マンスリーレビュー

2018年1月号

MRIマンスリーレビュー2018年1月号

巻頭言|一人一就業規則

理事長 小宮山 宏
課題をピンチとせず、チャンスと考えようというのが課題先進国論の本質である。働き方改革もそうした視点から考えたい。

日本企業で急速に定年制が導入され広まったのは1940年代後半であり、当時55歳定年が一般的であった。記録のある1947年の平均寿命は、男性50歳、女性54歳で定年より短かった。この頃は戦争の影響を受けており、1950年には男性58歳、女性62歳。いずれにしても定年制は、寿命をほぼ全うするまで働くことを前提としたモデルだったのである。

現在の平均寿命は男性81歳、女性87歳であるから、定年年齢引き上げに関する議論はあまりにスピード感に欠ける。

生産年齢人口とされているのは15歳から64歳である。しかし、15歳は中学三年生だし、高校を卒業してすぐに働く人すら20%に満たない。また、私は73歳になるが、クラスメートのほとんどは元気である。

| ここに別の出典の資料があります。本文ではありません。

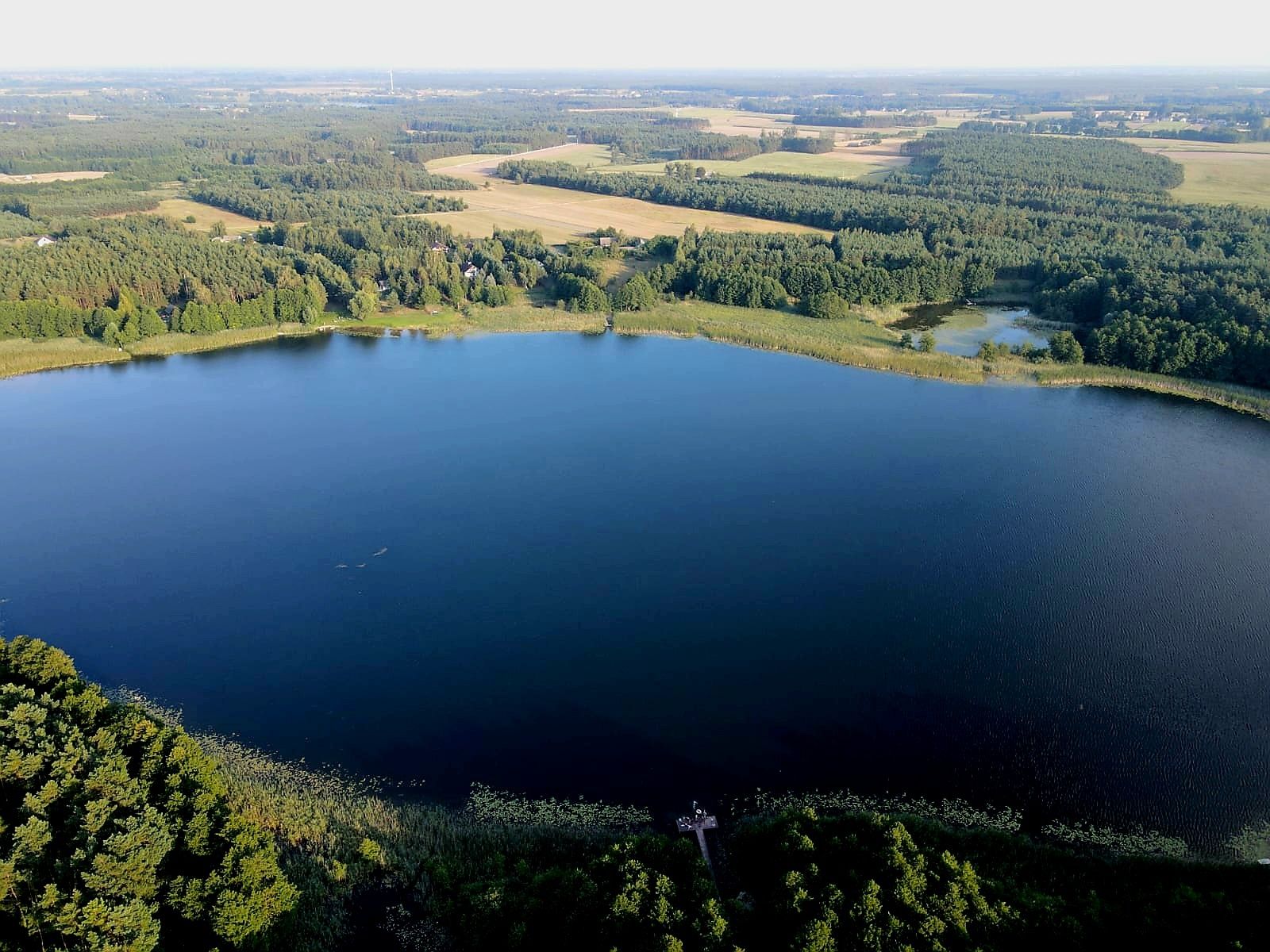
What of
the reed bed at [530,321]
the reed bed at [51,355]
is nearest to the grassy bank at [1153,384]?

つまり、15歳も64歳も寿命が短く肉体労働中心の頃の話で、現実離れしているのだ。実態に合わない制度を前提とした議論に合理的な答えがあろうはずもない。

20歳から74歳を生産年齢人口とすべきであろう。人口動態予測によれば、2050年日本の15歳から64歳の人口比率は52%と先進主要国の中で低いのだが、20歳から74歳では62%となり他にひけをとらない。シニアは知価社会における有力な人的資源であるし、若者と同じように働く必要はまったくないが、生涯現役も自己実現の形の一つである。

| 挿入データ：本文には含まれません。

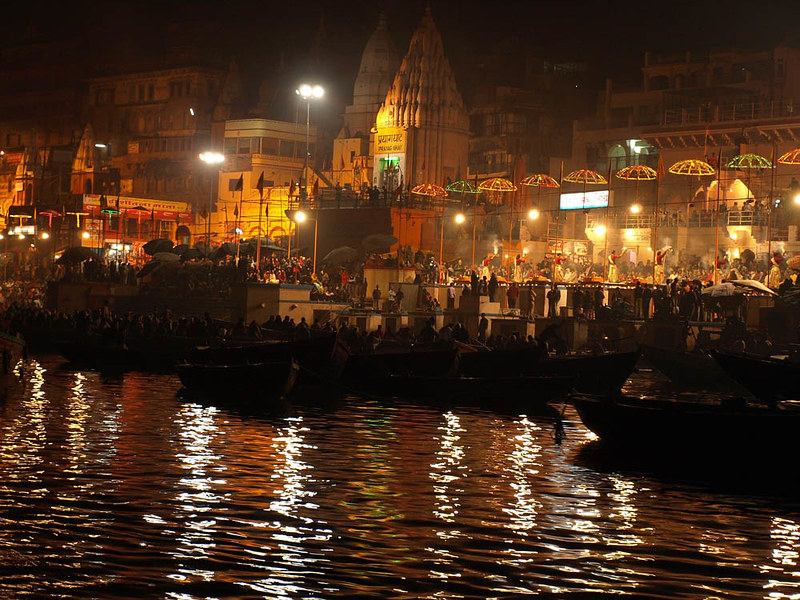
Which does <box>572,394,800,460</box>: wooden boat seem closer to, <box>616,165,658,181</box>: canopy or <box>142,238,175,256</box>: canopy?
<box>616,165,658,181</box>: canopy

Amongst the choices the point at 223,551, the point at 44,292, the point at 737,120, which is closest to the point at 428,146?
the point at 737,120

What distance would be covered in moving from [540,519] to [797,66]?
5237cm

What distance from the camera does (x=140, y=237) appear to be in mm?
78875

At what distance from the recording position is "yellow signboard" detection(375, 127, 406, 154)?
65.2 meters

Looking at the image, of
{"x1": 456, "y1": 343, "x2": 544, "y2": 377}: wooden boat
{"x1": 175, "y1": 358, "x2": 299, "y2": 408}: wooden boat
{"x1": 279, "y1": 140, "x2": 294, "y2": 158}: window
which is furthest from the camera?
{"x1": 279, "y1": 140, "x2": 294, "y2": 158}: window

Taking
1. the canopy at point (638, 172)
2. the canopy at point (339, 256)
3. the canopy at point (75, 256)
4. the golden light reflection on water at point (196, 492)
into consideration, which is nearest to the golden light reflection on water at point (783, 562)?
the golden light reflection on water at point (196, 492)

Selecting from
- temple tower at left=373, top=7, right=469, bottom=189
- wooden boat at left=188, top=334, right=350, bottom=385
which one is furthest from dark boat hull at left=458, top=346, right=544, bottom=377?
temple tower at left=373, top=7, right=469, bottom=189

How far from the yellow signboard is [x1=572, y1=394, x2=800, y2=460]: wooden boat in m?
47.2

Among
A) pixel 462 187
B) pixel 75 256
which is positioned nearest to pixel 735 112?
pixel 462 187

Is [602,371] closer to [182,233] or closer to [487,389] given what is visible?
[487,389]

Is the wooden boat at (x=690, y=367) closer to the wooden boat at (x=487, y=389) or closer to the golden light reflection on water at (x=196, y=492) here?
the wooden boat at (x=487, y=389)

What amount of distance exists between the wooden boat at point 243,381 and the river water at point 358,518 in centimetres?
287

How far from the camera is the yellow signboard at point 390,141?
65250 mm

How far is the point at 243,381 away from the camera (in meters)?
25.5
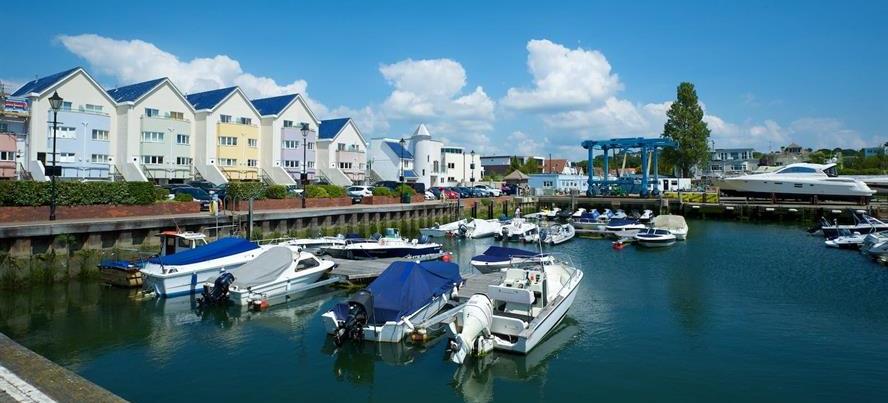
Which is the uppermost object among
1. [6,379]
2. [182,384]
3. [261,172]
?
[261,172]

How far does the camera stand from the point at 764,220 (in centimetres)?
5912

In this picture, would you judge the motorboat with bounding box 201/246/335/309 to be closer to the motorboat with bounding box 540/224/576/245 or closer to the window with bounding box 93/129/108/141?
the motorboat with bounding box 540/224/576/245

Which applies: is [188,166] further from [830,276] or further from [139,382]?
[830,276]

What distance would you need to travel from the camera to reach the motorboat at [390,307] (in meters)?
17.0

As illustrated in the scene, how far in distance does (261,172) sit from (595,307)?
48.6m

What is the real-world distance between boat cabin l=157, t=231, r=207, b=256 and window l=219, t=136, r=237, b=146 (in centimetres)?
3529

定年制や働き方の議論に対する答えのヒントは企業の先進的な試みに散見される。シニアと現役のコラボによって画期的な新製品を生み出し続ける優良企業がある。働き手の確保に腐心するIT企業のいくつかは、個人の多様な働き方を許容し成功している。

物的充足を得た個人は自己実現を求める。それを可能にする制度が必要なのだ。一人一就業規則の実現が、目指すべきゴールなのではないだろうか。